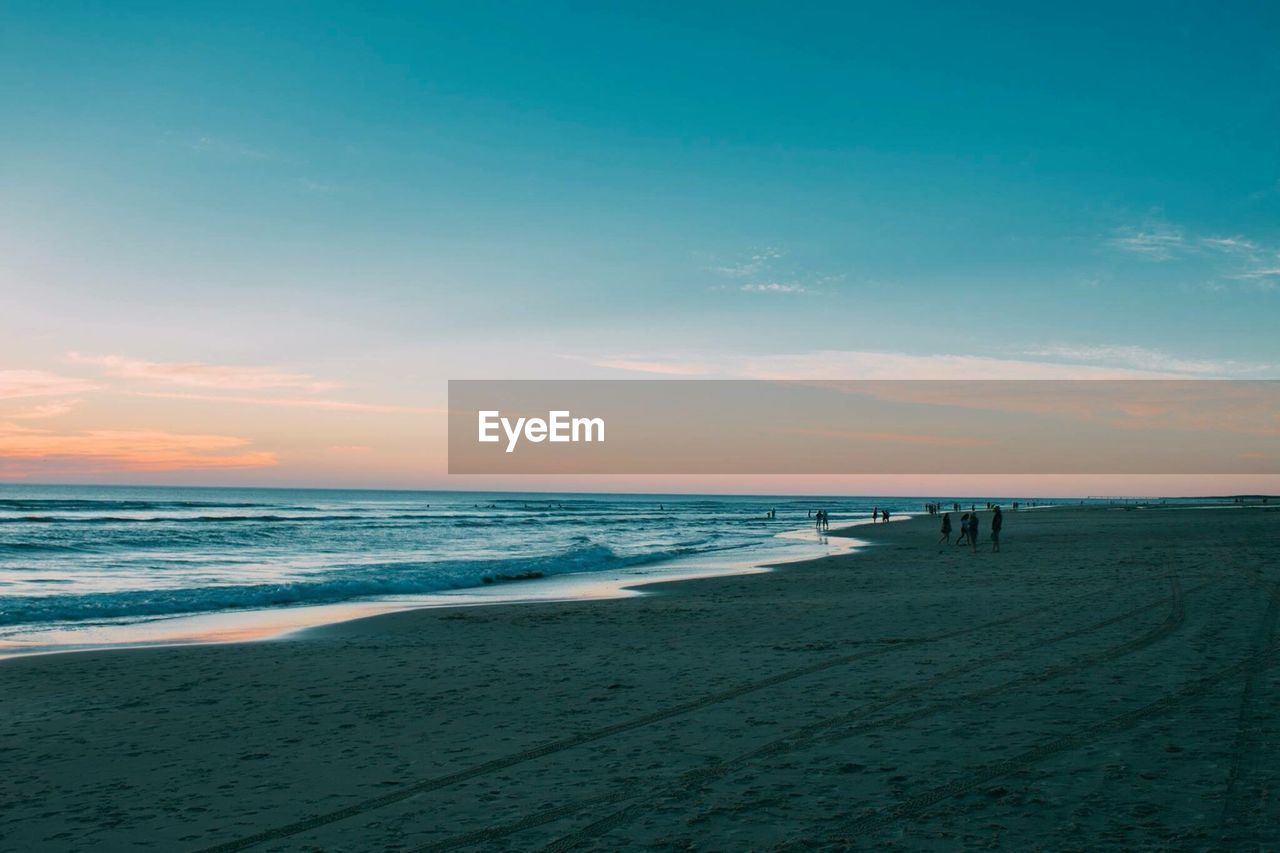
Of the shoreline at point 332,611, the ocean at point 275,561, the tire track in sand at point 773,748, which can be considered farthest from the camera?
the ocean at point 275,561

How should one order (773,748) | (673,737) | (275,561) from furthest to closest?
1. (275,561)
2. (673,737)
3. (773,748)

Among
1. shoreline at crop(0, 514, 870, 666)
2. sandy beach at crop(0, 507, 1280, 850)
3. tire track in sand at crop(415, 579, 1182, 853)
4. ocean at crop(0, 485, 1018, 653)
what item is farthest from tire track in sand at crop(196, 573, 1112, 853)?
ocean at crop(0, 485, 1018, 653)

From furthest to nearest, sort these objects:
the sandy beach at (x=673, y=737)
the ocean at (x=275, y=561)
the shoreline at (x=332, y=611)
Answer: the ocean at (x=275, y=561)
the shoreline at (x=332, y=611)
the sandy beach at (x=673, y=737)

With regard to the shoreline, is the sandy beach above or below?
above

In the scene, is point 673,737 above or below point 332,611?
above

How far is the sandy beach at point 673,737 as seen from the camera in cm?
557

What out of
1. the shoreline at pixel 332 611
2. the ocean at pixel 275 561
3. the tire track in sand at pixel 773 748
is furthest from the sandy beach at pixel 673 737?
the ocean at pixel 275 561

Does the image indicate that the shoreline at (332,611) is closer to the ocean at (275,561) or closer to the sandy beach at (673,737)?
the ocean at (275,561)

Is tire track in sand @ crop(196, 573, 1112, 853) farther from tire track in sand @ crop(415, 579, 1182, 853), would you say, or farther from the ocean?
the ocean

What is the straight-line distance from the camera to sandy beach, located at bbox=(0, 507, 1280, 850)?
5.57 meters

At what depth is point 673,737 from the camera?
7672 millimetres

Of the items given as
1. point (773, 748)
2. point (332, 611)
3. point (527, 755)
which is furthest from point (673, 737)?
point (332, 611)

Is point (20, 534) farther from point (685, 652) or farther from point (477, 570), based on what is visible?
point (685, 652)

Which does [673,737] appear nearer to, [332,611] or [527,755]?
[527,755]
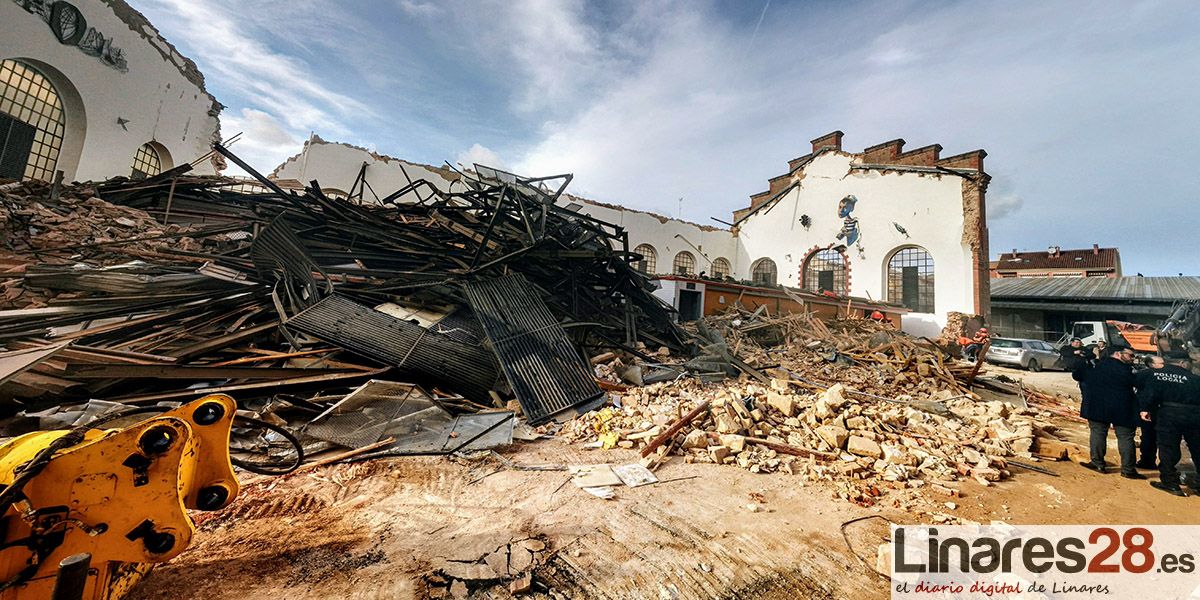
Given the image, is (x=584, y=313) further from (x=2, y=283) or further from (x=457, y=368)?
(x=2, y=283)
◇ ◇ ◇ ◇
* _AIM OF THE TASK_: Transcribe all entries above exactly. Drop the pictures.

* _EXERCISE RESPONSE_:
Of the shoreline at point 332,611, the ocean at point 275,561, the tire track in sand at point 773,748, which can be considered farthest from the camera?
the ocean at point 275,561

How should one order (773,748) | (673,737) | (275,561) from furthest to closest?
1. (275,561)
2. (673,737)
3. (773,748)

Among
1. shoreline at crop(0, 514, 870, 666)
2. sandy beach at crop(0, 507, 1280, 850)
3. tire track in sand at crop(415, 579, 1182, 853)
4. ocean at crop(0, 485, 1018, 653)
what item is farthest from tire track in sand at crop(196, 573, 1112, 853)?
ocean at crop(0, 485, 1018, 653)

From furthest to nearest, sort these objects:
the sandy beach at (x=673, y=737)
the ocean at (x=275, y=561)
the shoreline at (x=332, y=611)
Answer: the ocean at (x=275, y=561)
the shoreline at (x=332, y=611)
the sandy beach at (x=673, y=737)

With regard to the shoreline, is the sandy beach above or below?
above

In the scene, is point 673,737 above or below point 332,611?
above

How far is the sandy beach at point 673,737 as seen from the camera in cm?
557

What out of
1. the shoreline at pixel 332 611
2. the ocean at pixel 275 561
3. the tire track in sand at pixel 773 748
is furthest from the sandy beach at pixel 673 737?
the ocean at pixel 275 561

Does the image indicate that the shoreline at (332,611) is closer to the ocean at (275,561) or closer to the sandy beach at (673,737)?
the ocean at (275,561)

Is tire track in sand @ crop(196, 573, 1112, 853) farther from tire track in sand @ crop(415, 579, 1182, 853), would you say, or farther from the ocean?
the ocean

What is the straight-line distance from the camera to sandy beach, located at bbox=(0, 507, 1280, 850)?
5.57 meters

At what depth is point 673,737 from the camera?
7672 millimetres

Of the items given as
1. point (773, 748)
2. point (332, 611)
3. point (527, 755)
which is furthest from point (673, 737)?
point (332, 611)

Is point (20, 534) farther from point (685, 652) or farther from point (477, 570), based on what is visible?
point (685, 652)

Which does [673,737] appear nearer to, [332,611] or [527,755]?
[527,755]
Given the image, is (x=584, y=313) further from (x=2, y=283) or further from (x=457, y=368)?
(x=2, y=283)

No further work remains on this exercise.